The Mighty Roman Concrete:
In a recent study conducted on ancient Roman concrete by the Massachusetts Institute of Technology (MIT), led by Admir Masic, the team explored the secrets behind the remarkable durability of ancient Roman concrete with one clear aim in mind; discover the secrets of the past utilising modern techniques. The researchers conducted a comprehensive investigation into the chemical and mineral composition of the concrete material to uncover its unique properties. They analysed samples from various structures such as breakwaters, piers, and harbours spread throughout Italy. The research team focused their efforts on the distinctive chunks of white calcium carbonate that seemingly riddled most Roman concrete; they were initially thought to be the result of poor mixing techniques, but that explanation did not convince Admir:
“The idea that the presence of these lime clasts was simply attributed to low-quality control always bothered me. If the Romans put so much effort into making an outstanding construction material, following all of the detailed recipes that had been optimised over the course of many centuries, why would they put so little effort into ensuring the production of a well-mixed final product?”

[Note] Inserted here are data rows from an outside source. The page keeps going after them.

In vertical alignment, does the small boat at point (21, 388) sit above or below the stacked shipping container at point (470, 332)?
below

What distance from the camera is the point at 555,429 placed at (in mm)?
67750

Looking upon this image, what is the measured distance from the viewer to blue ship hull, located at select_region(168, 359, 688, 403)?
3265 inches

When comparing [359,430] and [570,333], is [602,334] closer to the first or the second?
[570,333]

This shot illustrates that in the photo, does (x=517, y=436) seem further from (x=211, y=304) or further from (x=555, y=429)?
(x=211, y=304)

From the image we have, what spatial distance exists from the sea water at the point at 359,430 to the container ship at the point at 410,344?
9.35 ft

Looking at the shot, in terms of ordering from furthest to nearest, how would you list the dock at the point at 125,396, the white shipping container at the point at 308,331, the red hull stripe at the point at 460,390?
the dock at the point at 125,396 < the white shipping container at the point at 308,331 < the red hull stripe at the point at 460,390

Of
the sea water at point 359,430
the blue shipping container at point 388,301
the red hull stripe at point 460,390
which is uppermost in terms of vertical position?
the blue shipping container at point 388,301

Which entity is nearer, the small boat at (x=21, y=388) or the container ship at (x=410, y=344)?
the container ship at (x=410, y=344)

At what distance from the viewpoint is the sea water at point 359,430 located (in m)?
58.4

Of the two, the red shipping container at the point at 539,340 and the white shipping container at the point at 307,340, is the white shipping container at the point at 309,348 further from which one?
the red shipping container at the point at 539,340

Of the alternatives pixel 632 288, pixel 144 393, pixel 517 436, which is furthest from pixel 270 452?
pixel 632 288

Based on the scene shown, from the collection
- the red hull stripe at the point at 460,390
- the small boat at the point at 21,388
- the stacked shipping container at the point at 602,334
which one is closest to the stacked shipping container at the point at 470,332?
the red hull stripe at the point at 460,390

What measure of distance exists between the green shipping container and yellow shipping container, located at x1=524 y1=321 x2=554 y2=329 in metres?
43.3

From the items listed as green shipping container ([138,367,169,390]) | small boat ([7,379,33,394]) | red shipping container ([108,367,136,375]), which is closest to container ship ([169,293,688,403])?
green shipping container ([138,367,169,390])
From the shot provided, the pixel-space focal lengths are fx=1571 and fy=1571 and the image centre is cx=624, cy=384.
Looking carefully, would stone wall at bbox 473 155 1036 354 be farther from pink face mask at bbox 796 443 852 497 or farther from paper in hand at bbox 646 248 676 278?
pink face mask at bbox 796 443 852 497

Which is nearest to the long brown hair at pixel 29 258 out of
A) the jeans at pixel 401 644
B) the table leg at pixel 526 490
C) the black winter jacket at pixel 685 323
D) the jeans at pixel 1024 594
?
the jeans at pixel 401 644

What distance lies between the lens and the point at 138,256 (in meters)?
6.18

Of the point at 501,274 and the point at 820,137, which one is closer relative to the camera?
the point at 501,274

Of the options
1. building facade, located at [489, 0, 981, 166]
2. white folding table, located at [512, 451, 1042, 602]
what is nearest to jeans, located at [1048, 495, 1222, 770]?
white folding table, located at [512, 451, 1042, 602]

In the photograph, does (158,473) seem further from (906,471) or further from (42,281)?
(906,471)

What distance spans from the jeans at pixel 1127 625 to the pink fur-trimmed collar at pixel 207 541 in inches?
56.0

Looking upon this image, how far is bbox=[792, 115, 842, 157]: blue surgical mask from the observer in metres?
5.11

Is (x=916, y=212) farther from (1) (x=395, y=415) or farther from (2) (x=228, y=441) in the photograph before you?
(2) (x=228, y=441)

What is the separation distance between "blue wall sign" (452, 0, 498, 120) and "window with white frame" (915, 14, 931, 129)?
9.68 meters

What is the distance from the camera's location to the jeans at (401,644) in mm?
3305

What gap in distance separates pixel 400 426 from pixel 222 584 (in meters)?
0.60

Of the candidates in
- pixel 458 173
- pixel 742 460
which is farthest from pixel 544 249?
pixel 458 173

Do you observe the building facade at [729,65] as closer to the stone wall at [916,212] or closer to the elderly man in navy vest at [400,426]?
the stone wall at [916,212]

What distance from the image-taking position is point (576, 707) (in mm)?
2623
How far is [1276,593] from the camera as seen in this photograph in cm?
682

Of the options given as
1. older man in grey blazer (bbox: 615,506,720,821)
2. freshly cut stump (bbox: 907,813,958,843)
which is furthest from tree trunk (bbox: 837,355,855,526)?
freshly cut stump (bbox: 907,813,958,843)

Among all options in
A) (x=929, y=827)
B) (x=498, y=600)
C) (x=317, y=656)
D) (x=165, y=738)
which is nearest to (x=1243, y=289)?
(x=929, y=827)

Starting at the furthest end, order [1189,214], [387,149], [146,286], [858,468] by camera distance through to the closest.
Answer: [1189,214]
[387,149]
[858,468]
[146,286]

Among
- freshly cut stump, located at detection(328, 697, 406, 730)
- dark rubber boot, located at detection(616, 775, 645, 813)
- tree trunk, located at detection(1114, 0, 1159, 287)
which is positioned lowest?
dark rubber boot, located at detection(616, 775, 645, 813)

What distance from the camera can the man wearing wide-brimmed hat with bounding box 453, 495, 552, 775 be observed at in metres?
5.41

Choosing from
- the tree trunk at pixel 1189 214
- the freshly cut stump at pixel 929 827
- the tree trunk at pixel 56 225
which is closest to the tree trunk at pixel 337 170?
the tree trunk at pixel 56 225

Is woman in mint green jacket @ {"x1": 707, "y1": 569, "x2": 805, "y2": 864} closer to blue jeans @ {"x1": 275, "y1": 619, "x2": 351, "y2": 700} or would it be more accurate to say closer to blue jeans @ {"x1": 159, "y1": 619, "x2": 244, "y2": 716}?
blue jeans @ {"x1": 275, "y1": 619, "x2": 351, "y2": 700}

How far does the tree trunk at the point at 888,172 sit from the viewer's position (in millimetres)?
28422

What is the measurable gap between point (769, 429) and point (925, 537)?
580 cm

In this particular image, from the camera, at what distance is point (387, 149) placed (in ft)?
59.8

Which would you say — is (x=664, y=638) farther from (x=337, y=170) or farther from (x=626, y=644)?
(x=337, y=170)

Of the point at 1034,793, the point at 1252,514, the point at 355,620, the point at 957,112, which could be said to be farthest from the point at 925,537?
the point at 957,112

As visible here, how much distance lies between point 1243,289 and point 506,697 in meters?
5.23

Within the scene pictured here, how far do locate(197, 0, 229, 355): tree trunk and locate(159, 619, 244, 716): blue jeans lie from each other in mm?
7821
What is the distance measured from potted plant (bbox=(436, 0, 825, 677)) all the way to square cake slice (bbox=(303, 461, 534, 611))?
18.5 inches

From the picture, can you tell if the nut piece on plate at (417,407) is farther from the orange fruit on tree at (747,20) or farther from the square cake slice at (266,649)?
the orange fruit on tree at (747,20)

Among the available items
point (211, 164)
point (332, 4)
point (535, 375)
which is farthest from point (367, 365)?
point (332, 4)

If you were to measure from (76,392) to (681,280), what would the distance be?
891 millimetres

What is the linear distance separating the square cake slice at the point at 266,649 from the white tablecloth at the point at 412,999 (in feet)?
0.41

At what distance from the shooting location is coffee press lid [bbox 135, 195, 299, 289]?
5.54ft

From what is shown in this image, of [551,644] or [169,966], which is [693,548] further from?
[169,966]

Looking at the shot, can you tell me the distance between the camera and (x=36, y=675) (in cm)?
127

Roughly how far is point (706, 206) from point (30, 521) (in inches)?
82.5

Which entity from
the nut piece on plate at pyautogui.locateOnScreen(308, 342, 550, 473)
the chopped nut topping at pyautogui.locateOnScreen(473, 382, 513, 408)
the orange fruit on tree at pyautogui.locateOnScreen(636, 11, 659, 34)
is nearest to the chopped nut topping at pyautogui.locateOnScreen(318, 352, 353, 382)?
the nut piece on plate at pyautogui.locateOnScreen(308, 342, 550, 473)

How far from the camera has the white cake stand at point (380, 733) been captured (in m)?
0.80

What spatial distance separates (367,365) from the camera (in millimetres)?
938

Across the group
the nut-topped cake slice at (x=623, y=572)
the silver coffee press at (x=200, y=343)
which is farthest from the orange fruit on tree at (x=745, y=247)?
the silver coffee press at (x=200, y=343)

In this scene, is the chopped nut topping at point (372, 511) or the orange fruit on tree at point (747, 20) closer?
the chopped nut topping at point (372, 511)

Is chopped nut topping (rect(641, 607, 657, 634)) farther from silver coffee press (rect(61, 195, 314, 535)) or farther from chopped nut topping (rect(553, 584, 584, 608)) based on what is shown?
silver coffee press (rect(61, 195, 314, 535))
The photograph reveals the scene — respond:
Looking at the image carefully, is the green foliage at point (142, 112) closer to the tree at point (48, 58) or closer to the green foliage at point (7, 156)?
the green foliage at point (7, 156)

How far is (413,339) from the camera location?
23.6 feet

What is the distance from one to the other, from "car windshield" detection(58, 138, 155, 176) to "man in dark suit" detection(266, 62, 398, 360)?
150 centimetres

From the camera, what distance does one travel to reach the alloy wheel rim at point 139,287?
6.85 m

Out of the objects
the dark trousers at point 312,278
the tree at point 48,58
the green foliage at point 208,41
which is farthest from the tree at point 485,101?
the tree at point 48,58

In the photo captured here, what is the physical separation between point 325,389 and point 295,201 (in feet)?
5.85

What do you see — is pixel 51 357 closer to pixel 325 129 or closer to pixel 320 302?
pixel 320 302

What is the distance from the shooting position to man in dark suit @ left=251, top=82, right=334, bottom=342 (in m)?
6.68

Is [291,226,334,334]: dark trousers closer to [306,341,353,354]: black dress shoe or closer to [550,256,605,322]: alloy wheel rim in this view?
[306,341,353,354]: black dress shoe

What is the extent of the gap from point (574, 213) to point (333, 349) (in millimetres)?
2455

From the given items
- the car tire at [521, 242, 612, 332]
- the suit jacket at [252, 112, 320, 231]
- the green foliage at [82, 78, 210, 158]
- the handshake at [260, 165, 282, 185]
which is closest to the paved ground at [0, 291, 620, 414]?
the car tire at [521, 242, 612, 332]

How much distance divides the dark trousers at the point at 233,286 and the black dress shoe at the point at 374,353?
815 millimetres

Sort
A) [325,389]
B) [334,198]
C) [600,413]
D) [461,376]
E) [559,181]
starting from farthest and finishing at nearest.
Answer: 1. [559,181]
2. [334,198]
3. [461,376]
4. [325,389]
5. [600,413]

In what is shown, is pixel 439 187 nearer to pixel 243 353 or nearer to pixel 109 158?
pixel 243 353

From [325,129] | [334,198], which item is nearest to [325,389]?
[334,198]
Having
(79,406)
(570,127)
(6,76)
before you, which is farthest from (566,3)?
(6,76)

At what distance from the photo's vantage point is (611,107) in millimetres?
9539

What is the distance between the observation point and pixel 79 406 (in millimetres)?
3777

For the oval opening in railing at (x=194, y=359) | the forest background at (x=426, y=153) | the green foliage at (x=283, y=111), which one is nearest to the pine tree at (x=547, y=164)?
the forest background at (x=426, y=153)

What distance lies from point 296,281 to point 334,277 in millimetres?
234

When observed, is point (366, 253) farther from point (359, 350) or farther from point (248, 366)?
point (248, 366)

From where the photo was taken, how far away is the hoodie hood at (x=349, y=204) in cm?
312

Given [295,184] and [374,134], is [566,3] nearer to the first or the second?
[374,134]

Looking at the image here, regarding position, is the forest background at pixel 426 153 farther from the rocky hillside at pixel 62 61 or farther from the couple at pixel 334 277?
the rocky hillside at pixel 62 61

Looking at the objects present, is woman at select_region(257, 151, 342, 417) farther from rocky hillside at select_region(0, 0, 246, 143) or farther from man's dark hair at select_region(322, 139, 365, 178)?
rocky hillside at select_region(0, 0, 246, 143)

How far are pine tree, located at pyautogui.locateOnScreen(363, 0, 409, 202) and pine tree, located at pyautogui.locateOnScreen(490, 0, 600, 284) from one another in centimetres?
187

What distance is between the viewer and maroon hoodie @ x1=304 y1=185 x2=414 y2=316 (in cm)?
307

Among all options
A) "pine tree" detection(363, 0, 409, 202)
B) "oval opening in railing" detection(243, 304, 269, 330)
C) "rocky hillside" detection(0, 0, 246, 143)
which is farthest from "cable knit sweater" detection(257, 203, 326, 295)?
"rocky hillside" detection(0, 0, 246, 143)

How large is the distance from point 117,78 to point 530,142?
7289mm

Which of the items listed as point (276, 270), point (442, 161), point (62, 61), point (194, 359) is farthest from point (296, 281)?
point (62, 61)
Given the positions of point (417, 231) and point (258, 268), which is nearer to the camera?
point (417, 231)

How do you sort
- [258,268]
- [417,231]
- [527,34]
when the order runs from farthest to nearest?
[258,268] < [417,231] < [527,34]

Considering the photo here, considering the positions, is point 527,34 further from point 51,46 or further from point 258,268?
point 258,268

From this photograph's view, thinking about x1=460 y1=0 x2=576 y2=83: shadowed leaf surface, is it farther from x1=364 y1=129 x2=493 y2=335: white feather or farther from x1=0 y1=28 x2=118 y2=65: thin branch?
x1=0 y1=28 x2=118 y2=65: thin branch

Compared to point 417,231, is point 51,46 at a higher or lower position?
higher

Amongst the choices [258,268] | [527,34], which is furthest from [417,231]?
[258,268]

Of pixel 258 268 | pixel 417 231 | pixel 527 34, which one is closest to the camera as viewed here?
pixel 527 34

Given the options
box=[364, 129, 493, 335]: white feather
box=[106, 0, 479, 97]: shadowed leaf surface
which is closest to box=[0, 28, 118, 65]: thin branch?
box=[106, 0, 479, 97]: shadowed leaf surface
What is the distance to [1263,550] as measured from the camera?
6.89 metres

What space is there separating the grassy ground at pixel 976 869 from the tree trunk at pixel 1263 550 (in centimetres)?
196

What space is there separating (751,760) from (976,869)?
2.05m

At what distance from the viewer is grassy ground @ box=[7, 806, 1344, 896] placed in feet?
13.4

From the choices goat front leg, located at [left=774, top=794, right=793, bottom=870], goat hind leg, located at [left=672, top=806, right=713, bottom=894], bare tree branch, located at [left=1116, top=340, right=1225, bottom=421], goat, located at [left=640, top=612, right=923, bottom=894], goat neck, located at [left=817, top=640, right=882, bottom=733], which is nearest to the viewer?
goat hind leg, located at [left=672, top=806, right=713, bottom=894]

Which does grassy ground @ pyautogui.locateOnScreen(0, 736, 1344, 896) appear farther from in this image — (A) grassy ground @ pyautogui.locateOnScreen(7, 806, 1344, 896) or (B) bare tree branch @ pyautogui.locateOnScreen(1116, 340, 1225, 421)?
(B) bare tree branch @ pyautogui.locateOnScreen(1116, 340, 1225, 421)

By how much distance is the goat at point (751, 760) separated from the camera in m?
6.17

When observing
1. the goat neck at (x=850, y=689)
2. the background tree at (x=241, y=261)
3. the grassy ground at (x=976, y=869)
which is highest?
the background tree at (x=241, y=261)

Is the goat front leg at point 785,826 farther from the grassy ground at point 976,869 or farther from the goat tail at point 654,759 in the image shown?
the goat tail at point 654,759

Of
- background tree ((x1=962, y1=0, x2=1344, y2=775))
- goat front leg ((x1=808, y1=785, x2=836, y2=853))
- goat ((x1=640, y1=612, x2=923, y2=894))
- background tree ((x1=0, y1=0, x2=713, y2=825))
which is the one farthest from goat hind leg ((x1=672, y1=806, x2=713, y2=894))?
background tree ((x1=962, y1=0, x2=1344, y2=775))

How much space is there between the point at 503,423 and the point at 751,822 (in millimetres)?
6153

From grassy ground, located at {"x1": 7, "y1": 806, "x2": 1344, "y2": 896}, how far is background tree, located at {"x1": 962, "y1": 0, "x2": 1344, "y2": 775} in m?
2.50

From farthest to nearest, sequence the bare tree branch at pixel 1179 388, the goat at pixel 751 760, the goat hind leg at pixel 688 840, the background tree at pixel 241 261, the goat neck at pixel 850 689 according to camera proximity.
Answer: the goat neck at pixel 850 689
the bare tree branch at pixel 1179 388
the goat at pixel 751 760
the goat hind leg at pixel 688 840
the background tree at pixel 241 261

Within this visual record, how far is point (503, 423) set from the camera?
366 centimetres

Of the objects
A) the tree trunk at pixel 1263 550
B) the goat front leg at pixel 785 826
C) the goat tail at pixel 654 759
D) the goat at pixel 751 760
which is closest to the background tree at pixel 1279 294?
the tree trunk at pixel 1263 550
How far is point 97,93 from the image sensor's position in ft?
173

By using advanced imaging techniques, they discovered that Roman concrete consists of a mixture of volcanic ash (primarily from the city of Pozzuoli) along with lumps of quicklime, which is lime in its purest state. When cracks naturally form within the concrete and subsequently fill with water, the quicklime reacts by saturating it with calcium carbonate that then crystallises to fill the space. This process effectively works as a “self-healing” component, which consistently re-strengthens cracked sections of the structures whenever in contact with water. The team conducted a final test to conclude the study and to cement their findings, involving removing the quicklime, which resulted in the material no longer demonstrating the ability to “self-heal”. The thorough work conducted by the team has revealed the reasons why ancient Roman structures have withstood centuries of harsh conditions, whilst modern structures erode relatively quickly in comparison. The study of ancient Roman construction techniques provides invaluable insights for modern engineers and architects.
By examining the durability and stability of these structures, modern builders can acquire knowledge that can be applied to the construction of sustainable, long-lasting buildings. Admir and the research team hopes their discovery could help increase the lifespan of modern concrete and therefore mitigate the notorious environmental impact of the material, which is alone responsible for around eight per cent of global carbon emissions. Is it possible that we could help the future of our planet by studying lessons from the past?
As we explore the history of construction, we gain a deeper appreciation for the techniques that shaped the magnificent ancient Roman structures. In the future volumes of this series, we will delve into other aspects of construction throughout the ages that have influenced both ancient and modern structures.